Menschen in Alten- und Pflegeheimen können sich beim Beitragsservice abmelden. vg
Eigentlich müssen Hinterbliebene einen Toten vom Rundfunkbeitrag abmelden. Dazu benötigen sie neben der Kopie der Sterbeurkunde eine Abmeldung der Wohnung. Ein Sprecher des Beitragsservice erklärt auf Nachfrage, die Verpflichtung zur Zahlung von Rundfunkbeiträgen ende nach den gesetzlichen Regelungen erst, wenn die betroffene Wohnung nicht mehr bewohnt wird. Dies müsse der Landesrundfunkanstalt oder dem Beitragsservice mitgeteilt werden. Der Beitragsservice habe jedoch erstmals im März 2024 erfahren, dass die Nebenwohnung in der Collinistraße nicht mehr existiere. Man sei bis dahin davon ausgegangen, dass die Witwe die Nebenwohnung nach dem Tod ihres Ehemannes übernommen und später aufgelöst habe.
Eine rückwirkende Abmeldung sei grundsätzlich nicht möglich. Die Witwe habe nach dem Tod ihres Ehemannes weder eine Abmeldung der Rundfunkempfangsgeräte noch - nach Umstellung auf den wohnungsbezogenen Rundfunkbeitrag im Jahr 2013 - eine Abmeldung der Nebenwohnung vorgenommen. Dies hatte zur Folge, dass sie auch weiterhin zur Zahlung der Rundfunkbeiträge verpflichtet blieb. „Da die Abbuchungen in der Folge jahrelang unbeanstandet blieben, entstand der Rechtsschein, dass der Kontoinhaber mit den Abbuchungen einverstanden war“, heißt es. Weinkötz meldete auch seine Tante bei der GEZ ab. Er habe die Abmeldung mitsamt dem Nachweis, dass seine Tante in ein Pflegeheim umgezogen ist, im Dezember vergangenen Jahres übermittelt. Die Tante habe sogar schon Post von der GEZ in ebendieses Pflegeheim bekommen. Von der Abmeldung will der Beitragsservice aber nichts wissen. „Diese liegt uns bis heute nicht vor“, erklärt der Unternehmenssprecher.
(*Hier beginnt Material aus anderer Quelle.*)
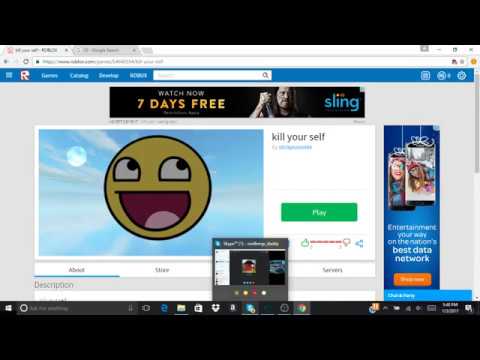 How To Get Free Robux Cheat Engine Youtube - hack robux bang cheat engine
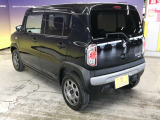 当社の展示車は全車両に車両状態説明書(AIS)を掲示しております。修復歴の有無は勿論、ドア等の外板の交換歴の有無までも表示☆口頭説明では無く書面にて分かり易く表記案内させて頂いております!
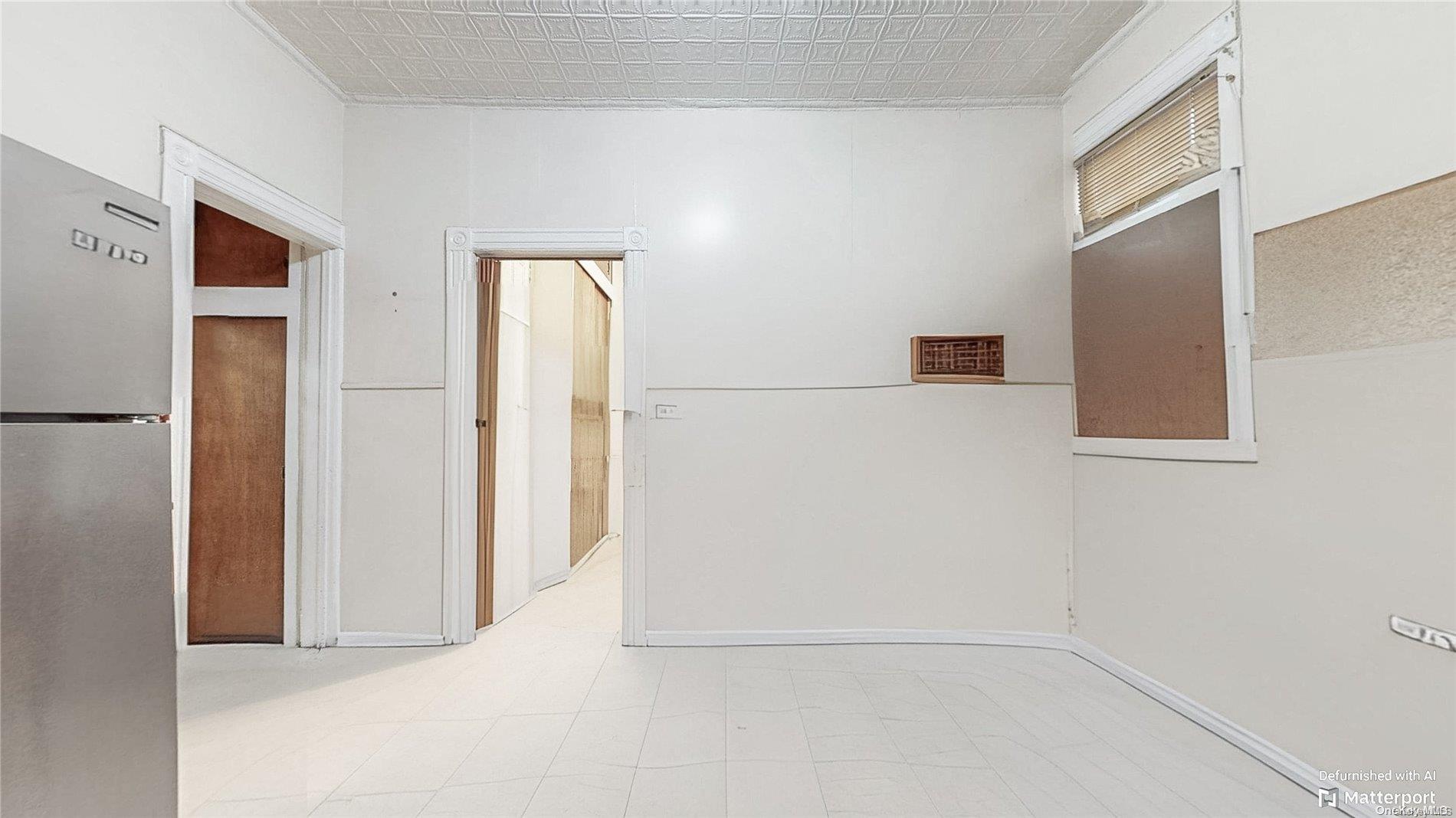 #13 photo, 36-44 32nd Street, 皇后区 阿士多利亚 Astoria , NY 11106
Wie der Beitragsservice mitteilt, werde für die Abmeldung der Nebenwohnung jetzt ausnahmsweise die Sterbeurkunde zugrunde gelegt. „Unter Berücksichtigung der dreijährigen Verjährungsfrist werden wir die für diese Wohnung ab Januar 2020 gezahlten Rundfunkbeiträge erstatten.“ Verjährte Zeiträume, also die zuviel gezahlten Beiträge zwischen 2008 und 2019, könnten hingegen nicht berücksichtigt werden und seien deshalb nicht erstattungsfähig.
Wer hat nach dem Tod des Mannes in der Wohnung gelebt?
Pikant ist nicht nur, dass das mutmaßliche Doppelleben des Ehemannes 15 Jahre nach dessen Tod durch den Einzug der Rundfunkbeiträge entdeckt worden ist. Auch den Standort der Wohnung hat der Neffe über den Beitragsservice herausbekommen. Auf Nachfrage habe ein Mitarbeiter die Adresse im ColliniCenter genannt. Um welche der vielen Wohnungen es sich handelte, war jedoch nicht herauszufinden. „Es wäre für mich schon interessant, wer da gewohnt hat und von der Rundfunkgebühr profitiert hat - falls es überhaupt so eine Person gab“, sagt Weinkötz. Es könne ihm jedoch niemand sagen, ob in der Wohnung jemand außer seinem Onkel gewohnt habe - weder zu Lebzeiten noch nach seinem Tod.
Die Witwe des Verstorbenen kümmert die Aufregung indes nicht: Aufgrund ihrer inzwischen eingetretenen Demenz hat sie den Umstand, dass ihr Mann eine Zweitwohnung und offenbar ein geheimes Doppelleben hatte, nicht mehr bewusst erfassen können.